(THE EXERCISE):
Return, character for character, the lines from the one bearing "Looking at the picture" through the end of the material. Omit everything before that line.

Records from a collection:
******
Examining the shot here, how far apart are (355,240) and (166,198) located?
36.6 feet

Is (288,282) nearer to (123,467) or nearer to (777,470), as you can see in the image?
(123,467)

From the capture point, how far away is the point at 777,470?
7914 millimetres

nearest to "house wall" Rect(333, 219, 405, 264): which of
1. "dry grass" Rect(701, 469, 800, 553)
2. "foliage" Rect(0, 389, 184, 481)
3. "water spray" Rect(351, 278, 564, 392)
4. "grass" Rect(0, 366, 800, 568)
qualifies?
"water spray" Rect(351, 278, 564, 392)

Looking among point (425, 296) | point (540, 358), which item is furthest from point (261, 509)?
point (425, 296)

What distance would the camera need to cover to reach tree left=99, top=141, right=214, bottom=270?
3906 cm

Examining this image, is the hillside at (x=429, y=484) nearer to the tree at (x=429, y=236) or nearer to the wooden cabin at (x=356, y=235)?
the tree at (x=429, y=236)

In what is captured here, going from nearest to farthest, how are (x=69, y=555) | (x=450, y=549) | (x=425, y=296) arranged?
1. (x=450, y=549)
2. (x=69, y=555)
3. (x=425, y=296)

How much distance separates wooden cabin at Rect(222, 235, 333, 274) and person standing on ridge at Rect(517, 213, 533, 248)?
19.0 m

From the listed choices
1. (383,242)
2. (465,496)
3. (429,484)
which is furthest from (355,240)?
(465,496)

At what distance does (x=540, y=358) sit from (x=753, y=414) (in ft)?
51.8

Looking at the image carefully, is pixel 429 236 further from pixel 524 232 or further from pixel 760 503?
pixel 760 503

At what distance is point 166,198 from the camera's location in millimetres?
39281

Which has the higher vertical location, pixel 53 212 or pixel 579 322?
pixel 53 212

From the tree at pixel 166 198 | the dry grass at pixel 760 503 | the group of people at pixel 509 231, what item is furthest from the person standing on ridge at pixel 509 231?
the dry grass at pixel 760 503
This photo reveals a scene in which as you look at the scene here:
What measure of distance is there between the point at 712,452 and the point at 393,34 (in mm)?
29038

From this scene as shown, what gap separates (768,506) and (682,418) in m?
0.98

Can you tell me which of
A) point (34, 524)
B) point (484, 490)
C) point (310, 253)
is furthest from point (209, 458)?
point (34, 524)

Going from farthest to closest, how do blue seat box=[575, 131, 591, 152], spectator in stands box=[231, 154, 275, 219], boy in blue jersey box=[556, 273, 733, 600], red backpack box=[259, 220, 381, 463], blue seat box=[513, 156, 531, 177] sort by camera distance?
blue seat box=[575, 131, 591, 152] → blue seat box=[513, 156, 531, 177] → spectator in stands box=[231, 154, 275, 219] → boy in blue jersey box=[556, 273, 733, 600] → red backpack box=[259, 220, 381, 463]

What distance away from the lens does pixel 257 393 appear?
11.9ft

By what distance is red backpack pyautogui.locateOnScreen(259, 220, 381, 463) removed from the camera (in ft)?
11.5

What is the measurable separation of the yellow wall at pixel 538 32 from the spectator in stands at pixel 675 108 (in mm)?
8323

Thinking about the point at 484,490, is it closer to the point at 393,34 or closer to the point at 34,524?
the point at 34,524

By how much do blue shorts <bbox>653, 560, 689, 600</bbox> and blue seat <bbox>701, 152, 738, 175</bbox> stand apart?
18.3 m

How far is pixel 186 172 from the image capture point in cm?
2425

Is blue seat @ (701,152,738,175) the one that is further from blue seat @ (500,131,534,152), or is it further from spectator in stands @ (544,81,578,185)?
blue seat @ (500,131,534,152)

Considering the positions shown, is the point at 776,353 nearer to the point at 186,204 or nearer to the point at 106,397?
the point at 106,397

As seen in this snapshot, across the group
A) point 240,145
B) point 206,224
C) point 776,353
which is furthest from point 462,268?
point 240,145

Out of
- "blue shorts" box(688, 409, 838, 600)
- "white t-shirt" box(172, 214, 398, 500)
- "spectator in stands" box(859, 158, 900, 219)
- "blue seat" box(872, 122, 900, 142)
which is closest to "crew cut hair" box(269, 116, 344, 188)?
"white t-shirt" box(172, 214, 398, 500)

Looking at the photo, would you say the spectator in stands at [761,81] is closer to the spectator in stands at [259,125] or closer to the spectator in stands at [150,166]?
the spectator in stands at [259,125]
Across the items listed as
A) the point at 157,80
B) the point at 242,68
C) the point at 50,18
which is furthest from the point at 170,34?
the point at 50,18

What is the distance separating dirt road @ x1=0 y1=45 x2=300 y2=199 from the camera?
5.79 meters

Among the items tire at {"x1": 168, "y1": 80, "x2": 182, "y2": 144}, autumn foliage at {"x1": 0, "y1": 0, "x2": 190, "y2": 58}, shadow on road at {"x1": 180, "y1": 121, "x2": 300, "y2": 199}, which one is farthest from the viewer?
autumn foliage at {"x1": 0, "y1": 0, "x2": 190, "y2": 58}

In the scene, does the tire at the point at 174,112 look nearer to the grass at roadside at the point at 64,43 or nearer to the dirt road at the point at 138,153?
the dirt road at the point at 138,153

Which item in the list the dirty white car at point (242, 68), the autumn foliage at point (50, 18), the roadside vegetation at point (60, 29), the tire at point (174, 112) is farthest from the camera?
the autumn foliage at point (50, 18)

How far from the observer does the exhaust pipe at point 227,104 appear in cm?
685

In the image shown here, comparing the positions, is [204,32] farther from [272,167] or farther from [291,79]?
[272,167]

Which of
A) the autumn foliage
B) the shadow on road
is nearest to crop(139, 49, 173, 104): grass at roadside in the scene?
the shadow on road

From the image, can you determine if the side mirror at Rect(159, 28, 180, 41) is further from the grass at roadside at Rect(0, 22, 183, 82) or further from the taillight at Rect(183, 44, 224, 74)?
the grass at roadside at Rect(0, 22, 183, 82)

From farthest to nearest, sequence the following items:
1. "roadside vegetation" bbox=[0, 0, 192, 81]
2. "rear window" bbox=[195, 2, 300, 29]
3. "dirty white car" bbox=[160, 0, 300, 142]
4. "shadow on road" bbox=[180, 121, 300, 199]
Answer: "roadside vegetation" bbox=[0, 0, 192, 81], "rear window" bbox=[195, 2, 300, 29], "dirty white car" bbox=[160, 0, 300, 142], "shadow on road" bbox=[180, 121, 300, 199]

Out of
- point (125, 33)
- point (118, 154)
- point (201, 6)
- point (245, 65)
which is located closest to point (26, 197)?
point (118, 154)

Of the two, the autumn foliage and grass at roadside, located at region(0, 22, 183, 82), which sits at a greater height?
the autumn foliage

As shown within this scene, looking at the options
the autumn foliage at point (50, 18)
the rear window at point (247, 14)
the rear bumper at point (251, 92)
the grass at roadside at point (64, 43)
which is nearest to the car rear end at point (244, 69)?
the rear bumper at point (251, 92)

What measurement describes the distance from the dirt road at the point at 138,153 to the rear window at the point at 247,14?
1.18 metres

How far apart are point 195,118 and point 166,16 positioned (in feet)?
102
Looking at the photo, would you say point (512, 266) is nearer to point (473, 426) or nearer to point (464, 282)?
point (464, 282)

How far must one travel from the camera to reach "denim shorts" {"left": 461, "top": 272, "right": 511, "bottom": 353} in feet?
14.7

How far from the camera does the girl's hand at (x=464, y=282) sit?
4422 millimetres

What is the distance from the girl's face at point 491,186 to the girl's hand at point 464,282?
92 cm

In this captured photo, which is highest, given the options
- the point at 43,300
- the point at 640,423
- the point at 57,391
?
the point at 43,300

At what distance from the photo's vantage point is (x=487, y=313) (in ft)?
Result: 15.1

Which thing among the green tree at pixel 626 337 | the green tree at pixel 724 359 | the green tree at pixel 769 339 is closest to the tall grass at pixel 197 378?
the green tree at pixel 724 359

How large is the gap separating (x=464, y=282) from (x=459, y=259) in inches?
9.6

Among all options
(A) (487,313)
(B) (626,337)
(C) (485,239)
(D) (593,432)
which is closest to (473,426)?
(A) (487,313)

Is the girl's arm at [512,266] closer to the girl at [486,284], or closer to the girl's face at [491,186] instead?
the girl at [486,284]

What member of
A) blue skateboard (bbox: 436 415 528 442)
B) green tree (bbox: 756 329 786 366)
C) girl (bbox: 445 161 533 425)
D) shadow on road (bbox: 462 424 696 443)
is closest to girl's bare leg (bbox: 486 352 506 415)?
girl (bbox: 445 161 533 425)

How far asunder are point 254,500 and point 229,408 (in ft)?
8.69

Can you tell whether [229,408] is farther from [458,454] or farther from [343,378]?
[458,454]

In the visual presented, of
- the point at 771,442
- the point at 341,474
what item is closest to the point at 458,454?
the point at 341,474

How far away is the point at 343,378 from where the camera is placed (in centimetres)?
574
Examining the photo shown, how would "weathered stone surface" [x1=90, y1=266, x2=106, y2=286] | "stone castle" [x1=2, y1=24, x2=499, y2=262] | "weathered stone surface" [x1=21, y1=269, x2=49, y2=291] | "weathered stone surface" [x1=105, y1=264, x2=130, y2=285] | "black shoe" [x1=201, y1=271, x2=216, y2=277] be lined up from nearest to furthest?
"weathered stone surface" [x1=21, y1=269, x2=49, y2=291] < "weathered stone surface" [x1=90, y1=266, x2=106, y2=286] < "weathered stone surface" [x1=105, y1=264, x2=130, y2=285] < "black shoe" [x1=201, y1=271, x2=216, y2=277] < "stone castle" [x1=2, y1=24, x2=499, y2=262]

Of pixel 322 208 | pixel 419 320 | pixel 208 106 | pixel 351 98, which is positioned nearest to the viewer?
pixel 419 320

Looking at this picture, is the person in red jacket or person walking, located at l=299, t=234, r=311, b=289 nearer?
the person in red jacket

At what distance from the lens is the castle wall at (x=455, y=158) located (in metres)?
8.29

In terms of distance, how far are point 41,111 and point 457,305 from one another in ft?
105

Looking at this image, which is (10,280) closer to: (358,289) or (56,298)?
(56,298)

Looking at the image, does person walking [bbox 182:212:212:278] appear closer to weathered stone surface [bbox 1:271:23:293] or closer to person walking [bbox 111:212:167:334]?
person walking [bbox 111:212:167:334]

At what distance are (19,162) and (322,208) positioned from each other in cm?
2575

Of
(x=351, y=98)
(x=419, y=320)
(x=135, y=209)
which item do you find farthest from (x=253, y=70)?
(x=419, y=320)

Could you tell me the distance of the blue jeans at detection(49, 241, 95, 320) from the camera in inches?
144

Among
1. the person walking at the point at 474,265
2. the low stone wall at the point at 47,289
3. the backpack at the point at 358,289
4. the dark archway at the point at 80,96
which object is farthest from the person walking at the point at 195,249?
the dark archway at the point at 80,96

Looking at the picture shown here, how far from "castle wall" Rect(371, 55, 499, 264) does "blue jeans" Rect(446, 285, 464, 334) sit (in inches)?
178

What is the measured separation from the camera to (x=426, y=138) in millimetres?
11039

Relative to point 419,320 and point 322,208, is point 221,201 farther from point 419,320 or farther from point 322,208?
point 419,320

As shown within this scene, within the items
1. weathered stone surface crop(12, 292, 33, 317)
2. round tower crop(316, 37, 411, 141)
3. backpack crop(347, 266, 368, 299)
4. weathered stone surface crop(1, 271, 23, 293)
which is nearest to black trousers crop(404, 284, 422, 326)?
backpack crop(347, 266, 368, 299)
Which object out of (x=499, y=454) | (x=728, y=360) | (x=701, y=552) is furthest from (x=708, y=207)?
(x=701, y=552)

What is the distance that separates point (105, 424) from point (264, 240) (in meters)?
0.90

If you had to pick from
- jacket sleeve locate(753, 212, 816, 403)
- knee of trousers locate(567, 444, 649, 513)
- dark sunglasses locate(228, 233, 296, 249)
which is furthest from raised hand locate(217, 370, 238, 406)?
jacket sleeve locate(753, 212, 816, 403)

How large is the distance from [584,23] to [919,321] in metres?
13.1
******
(RESPONSE):
Looking at the picture shown here, how far from "castle wall" Rect(371, 55, 499, 264) does "blue jeans" Rect(446, 285, 464, 334) sit (in inches)?
178

What is the measured separation from the camera to (x=426, y=138) in millimetres?
11039

Relative to point 419,320 and point 322,208, is point 221,201 farther from point 419,320 or farther from point 322,208?
point 419,320

As shown within this scene, within the items
1. weathered stone surface crop(12, 292, 33, 317)
2. round tower crop(316, 37, 411, 141)
3. backpack crop(347, 266, 368, 299)
4. weathered stone surface crop(1, 271, 23, 293)
which is nearest to black trousers crop(404, 284, 422, 326)?
backpack crop(347, 266, 368, 299)
Which object out of (x=499, y=454) | (x=728, y=360) | (x=701, y=552) is furthest from (x=708, y=207)?
(x=701, y=552)

What is the distance that separates point (105, 424) from point (264, 240) (in meters)?
0.90

If you had to pick from
- jacket sleeve locate(753, 212, 816, 403)
- knee of trousers locate(567, 444, 649, 513)
- dark sunglasses locate(228, 233, 296, 249)
which is furthest from raised hand locate(217, 370, 238, 406)?
jacket sleeve locate(753, 212, 816, 403)

How large is the distance from [584,23] to [919,321] in metres?
13.1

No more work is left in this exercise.